PROBLEMS:
1 > Which two dependency files does the TiDB page say to download for TiSpark 3.1.x?
2 > Carry the TiDB page forward with the next part of its usage instructions, beginning after its final sentence.

QUOTED PASSAGE:
—————
TiDB#

Introduction#

TiDB is an open-source distributed relational database with key features including horizontal scaling, high availability suitable for financial use, real-time HTAP, cloud-native architecture, and compatibility with MySQL 5.7 protocol and ecosystem. OpenMLDB supports the use of TiDB as an offline storage engine for importing data and exporting feature computation data.

Usage#

Installation#

The current version utilizes TiSpark for interacting with the TiDB database. To get started, download the necessary dependencies for TiSpark 3.1.x (tispark-assembly-3.2_2.12-3.1.5.jar and mysql-connector-java-8.0.29.jar). If the TiSpark version is not compatible with your current TiDB version, refer to the TiSpark documentation for downloading the corresponding TiSpark dependencies. Then, add them to the Spark classpath/jars.
—————
RAW DATA:
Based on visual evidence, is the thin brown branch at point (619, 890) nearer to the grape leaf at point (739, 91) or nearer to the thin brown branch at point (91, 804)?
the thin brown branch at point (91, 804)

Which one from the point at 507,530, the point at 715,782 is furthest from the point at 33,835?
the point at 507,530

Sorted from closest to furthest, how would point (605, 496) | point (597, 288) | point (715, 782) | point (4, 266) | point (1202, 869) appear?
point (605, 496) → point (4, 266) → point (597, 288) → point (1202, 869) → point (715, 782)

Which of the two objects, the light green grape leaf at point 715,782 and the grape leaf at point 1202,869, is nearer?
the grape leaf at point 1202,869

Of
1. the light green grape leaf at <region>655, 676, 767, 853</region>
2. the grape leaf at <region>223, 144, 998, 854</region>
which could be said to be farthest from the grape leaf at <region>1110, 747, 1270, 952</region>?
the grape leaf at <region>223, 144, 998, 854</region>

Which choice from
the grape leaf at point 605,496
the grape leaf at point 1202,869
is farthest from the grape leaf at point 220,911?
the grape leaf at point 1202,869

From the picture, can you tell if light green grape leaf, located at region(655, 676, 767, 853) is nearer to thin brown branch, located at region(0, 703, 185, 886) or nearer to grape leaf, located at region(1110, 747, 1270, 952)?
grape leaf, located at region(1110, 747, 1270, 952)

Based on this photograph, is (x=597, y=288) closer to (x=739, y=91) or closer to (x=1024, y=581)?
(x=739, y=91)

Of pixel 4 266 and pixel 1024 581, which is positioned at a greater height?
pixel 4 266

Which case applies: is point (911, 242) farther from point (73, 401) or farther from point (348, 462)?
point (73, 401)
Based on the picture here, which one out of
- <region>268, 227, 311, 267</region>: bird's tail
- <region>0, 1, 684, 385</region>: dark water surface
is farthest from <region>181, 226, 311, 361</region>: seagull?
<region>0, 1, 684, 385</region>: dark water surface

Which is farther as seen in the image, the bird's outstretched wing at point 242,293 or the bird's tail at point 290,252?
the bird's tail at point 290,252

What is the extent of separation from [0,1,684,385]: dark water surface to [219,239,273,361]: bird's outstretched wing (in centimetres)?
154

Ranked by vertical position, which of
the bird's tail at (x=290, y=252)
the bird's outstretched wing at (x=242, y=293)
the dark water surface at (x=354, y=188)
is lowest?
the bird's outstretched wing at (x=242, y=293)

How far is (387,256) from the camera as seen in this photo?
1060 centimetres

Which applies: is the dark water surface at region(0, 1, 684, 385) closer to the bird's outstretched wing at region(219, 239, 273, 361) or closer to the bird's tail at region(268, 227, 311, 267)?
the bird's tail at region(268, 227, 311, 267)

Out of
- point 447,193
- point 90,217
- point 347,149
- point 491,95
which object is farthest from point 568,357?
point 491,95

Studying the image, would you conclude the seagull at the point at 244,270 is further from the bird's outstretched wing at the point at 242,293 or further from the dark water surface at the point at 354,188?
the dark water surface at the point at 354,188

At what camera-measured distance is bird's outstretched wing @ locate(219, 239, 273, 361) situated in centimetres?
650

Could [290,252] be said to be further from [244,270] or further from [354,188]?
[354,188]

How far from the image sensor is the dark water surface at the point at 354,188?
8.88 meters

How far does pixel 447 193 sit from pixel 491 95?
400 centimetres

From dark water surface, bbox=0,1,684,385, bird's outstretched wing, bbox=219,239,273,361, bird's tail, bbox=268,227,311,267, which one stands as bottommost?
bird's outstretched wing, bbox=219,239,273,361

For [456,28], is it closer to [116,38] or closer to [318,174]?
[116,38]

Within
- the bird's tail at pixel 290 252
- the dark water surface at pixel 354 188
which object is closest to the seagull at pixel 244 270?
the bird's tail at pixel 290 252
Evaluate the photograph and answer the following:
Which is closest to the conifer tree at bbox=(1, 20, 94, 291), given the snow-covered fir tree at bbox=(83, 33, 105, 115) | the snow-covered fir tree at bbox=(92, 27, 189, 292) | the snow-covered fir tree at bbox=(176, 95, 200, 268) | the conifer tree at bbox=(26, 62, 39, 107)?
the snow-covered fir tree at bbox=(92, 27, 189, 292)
—————
IN RESPONSE:
1 > tispark-assembly-3.2_2.12-3.1.5.jar and mysql-connector-java-8.0.29.jar

2 >
Configuration#

You need to add TiDB configurations to Spark configurations. There are two ways to do so:

  • taskmanager.properties(.template): Add TiDB configurations to the spark.default.conf property, then restart the taskmanager.

  • CLI: Add this configuration to the ini conf and start CLI using --spark_conf, refer to Client Spark Configuration File.

For details on TiDB configurations for TiSpark, refer to TiSpark Configuration.

For example, configuration in taskmanager.properties(.template):

spark.default.conf=spark.sql.extensions=org.apache.spark.sql.TiExtensions;spark.sql.catalog.tidb_catalog=org.apache.spark.sql.catalyst.catalog.TiCatalog;spark.sql.catalog.tidb_catalog.pd.addresses=127.0.0.1:2379;spark.tispark.pd.addresses=127.0.0.1:2379;spark.sql.tidb.addr=127.0.0.1;spark.sql.tidb.port=4000;spark.sql.tidb.user=root;spark.sql.tidb.password=root;

Once either configuration is successful, access TiDB tables using the format tidb_catalog.<db_name>.<table_name>. If you do not want to add the catalog name prefix of tidb, you can set spark.sql.catalog.default=tidb_catalog in the configuration. This allows accessing TiDB tables using the format <db_name>.<table_name>.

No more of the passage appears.